Understanding Soil Compaction When Laying a Proper Bed for Your Concrete Foundation
The construction sequence for your concrete foundation begins with doing away with the top soil and surface vegetation to provide enough room for anchoring the building in the grounds. After that, extensive excavation then follows, and the soil taken from one place are used to fill the voids in other sections on the site. For such soil to support the load of the building that you are setting up, it must be compacted to create a firm ground for the building's load. Here are some of the things that you need to know about soil compaction during site preparation:
Moisture Content of the Soil
Moisture has an important role in the quality of the compaction that you will achieve for your foundation. Dry soil in the construction site does not hold together quite well because of capillary tension. It causes the individual soil grains to form clumps that aren't broken down easily or compacted to high density. At the same time, soil with too much moisture does not compact well because the water shoves the particles away from each other, making it hard to maximise the density of the compaction. Before you commence the construction project, bring in a soil specialist to assess the moisture content of the soil. They will give you a recommendation of the amount of water that should be used per given area on your site.

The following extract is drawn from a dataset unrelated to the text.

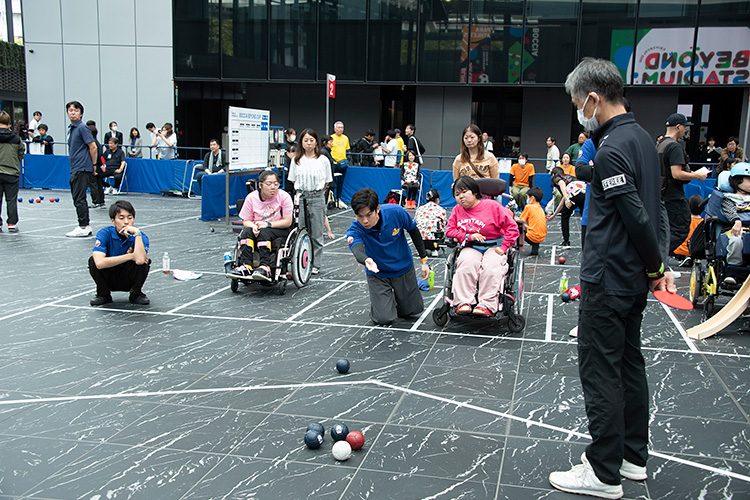 過去最多の80チームが参加！「BOCCIA BEYOND CUP 2025」レポート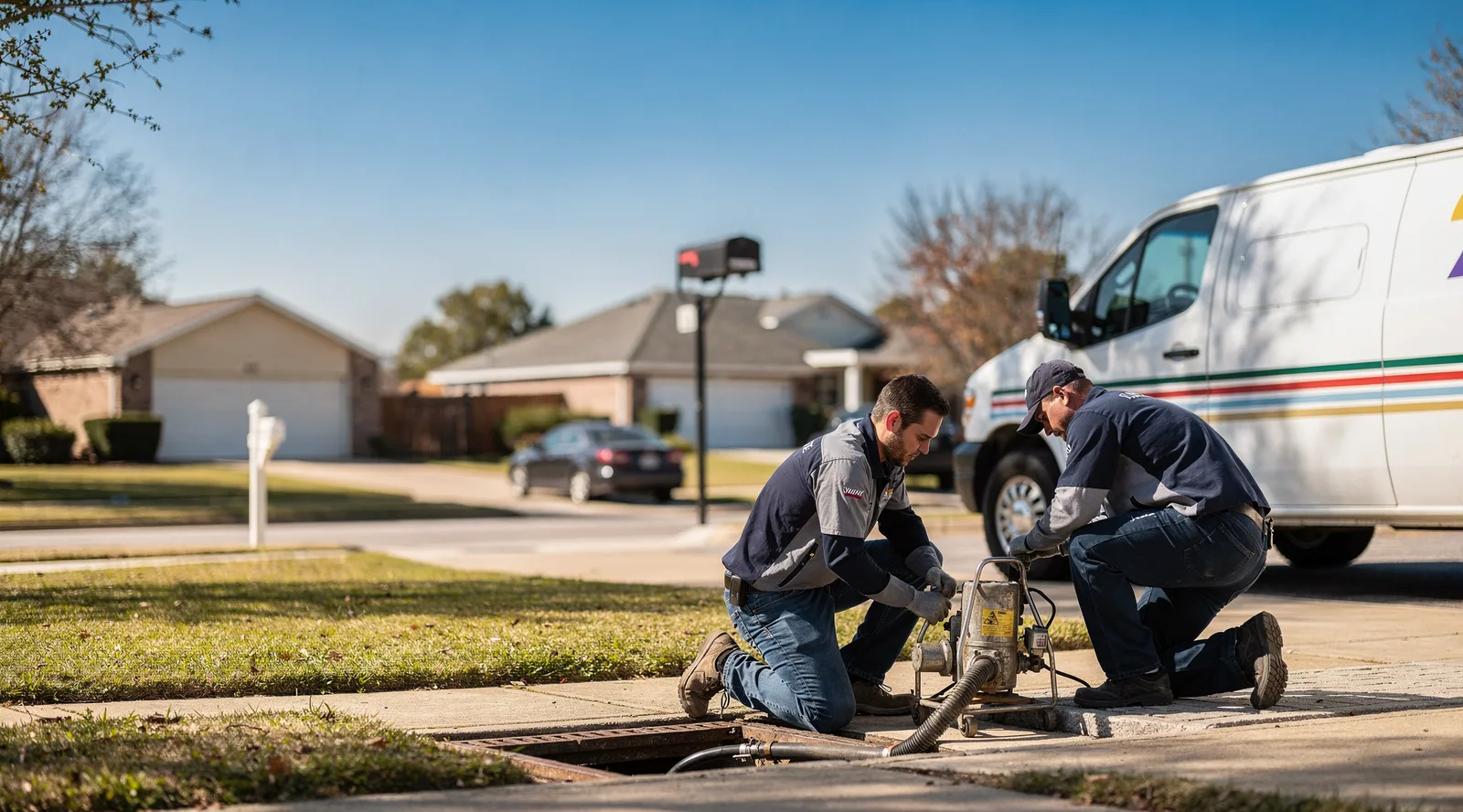 Drain Cleaning in Holloman Air Force Base, NM near me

Equipment Required By Your Workers
What equipment will you need to hire so that your workers can carry out the compaction successfully? Well, a range of compactors is available. You can go for rammers or "jumping jacks" that deliver high impact compaction force at a high frequency. They are ideal for confined areas as the machine delivers compaction force through repetitive up-down movement. Alternatively, you can opt for rolling compactors. They come in a variety of sizes as walk behind (ideal for small areas where light compaction is needed) or ride-on (for large-scale and intense compaction). For driveways where you want to lay asphalt, then rubber tires compactors are ideal for optimal strength of the driveway.
Testing the Quality of the Compaction
There are easy ways for you tell if the soil on your site has been well compacted before you start to lay the concrete. First, look out for cracks on the surface when a fully loaded dump track rides over the compacted surface. Alternatively, try to hammer a steel pin into the compacted surface. If you find it hard to drive the stake into the ground, then it has been well compacted.